Padre, se anche tu non fossi il mio
padre, se anche fossi a me un estraneo,
fra tutti quanti gli uomini già tanto
pel tuo cuore fanciullo t’amerei.
***
L’ipotesi del ritorno del padre perduto viene ripetutamente invocata nella bella poesia di Loredana, che suggerisce con delicatezza la sacralità paterna adombrata dai versi di Sbarbaro.

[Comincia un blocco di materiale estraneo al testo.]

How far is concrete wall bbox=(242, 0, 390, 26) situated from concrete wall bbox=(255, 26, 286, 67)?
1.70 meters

Qui il gioco anaforico “se un giorno tu mi venissi a cercare / se un giorno io ti venissi a cercare” lascia spazio all’evento che sempre si svolge nella memoria, la possibilità di non dimenticare ‘l’odore’, ‘il suono’, ‘il dolore’: è la natura stessa della relazione ad essere indissolubile e intramontabile:
Se un giorno
Se un giorno
Tu mi venissi a cercare
Dal crudele baratro del silenzio inaccessibile
Io ti accoglierei
E ti ascolterei,
ti avvolgerei come un mare limpido e calmo
come una brezza soave
come un profumo di pane
per non dimenticare più il tuo odore,
il suono della tua voce,
il tuo incompreso dolore.
Se un giorno
Io ti venissi a cercare
Sfidando il baratro del silenzio inaccessibile
Tu saresti ancora la radice che non si spezza
L’ armonia dei rumori quotidiani,
l’ equilibrio dei gesti e dei pensieri,
l’ allegria e la simpatia,
la dolcezza e l’ ironia,
l’ abito della festa che vorresti non finisse mai,
il silenzio più eloquente,
lo sguardo scintillante,
la vigna temprata dal sole..
Come un tatuaggio
Indelebile
Uomo
Come un pensiero
Indimenticabile
Padre.
***
Il richiamo rivolto al padre con insistenza si tinge quasi dei toni della preghiera e della gratitudine nei versi di Marco Pellacani: è la consapevolezza della figliolanza che riesce a restituire in ogni vicissitudine il profumo della libertà quando “tu solo [Padre] / riesci a sorridere dei miei guai! E mi chiedi / ‘Come stai?”; è il contrario di quella condizione che papa Francesco chiama “orfananza”, una vera e propria amputazione di quelle radici familiari e naturali spesso responsabile di tanta solitudine e vuotezza.
Padre
Padre, grande uomo,
che tutto già conosci.
Forte e fiera è la tua mano,
mia sicurezza,
e mio desiderio
per l’uomo che esser vorrei,
quando tu solo,
riesci a sorridere dei miei guai,
e mi chiedi:
“Come stai?”
Padre,
io mi ritrovo
sempre bambino
dinnanzi a te,
fra le tue amorevoli braccia
e mi sento sereno!
Padre,
il tuo sguardo rassicura il
mio cammino,
stammi vicino!
***
Il dramma della perdita di fronte alla quale ci si sente oscillare tra lo strazio del vuoto e l’incomprensibilità della fine, viene inaspettatamente illuminato dallo sguardo sereno del padre stesso, che nei versi di Luciano Somma si considera spettatore di ‘un miracolo’: “il non dover portare sul calvario / la croce d’un’amara solitudine”. E’ questo sguardo che il padre mantiene di fronte alla morte, il suo ultimo lascito e il più prezioso: “l’eredità di vivere”, che permette al figlio di considerare “forse fu un bene padre”.
Forse fu un bene padre
Fermare la tua storia
Col mandorlo fiorito
Chiudere gli occhi
Senza aspettare
Il gelo dell’inverno
Lasciando nei tuoi figli
L’eredità di vivere.
Avevi già provato a masticare
Come un boccone il pane reso duro
Dalle battaglie quotidiane
Stanco.
La sofferenza del tuo immenso vuoto
Noi la sentiamo come un fuoco vivo
Perché è diverso il sangue
Quando sta uscendo dalle tue ferite
Ha un altro suono l’urlo
Quando è parte di te della tua carne
Per te fu cielo terso
Ed al tuo sguardo
Ti sembrò un miracolo
il non dover portare sul calvario
La croce d’un amara solitudine.
Forse fu un bene padre.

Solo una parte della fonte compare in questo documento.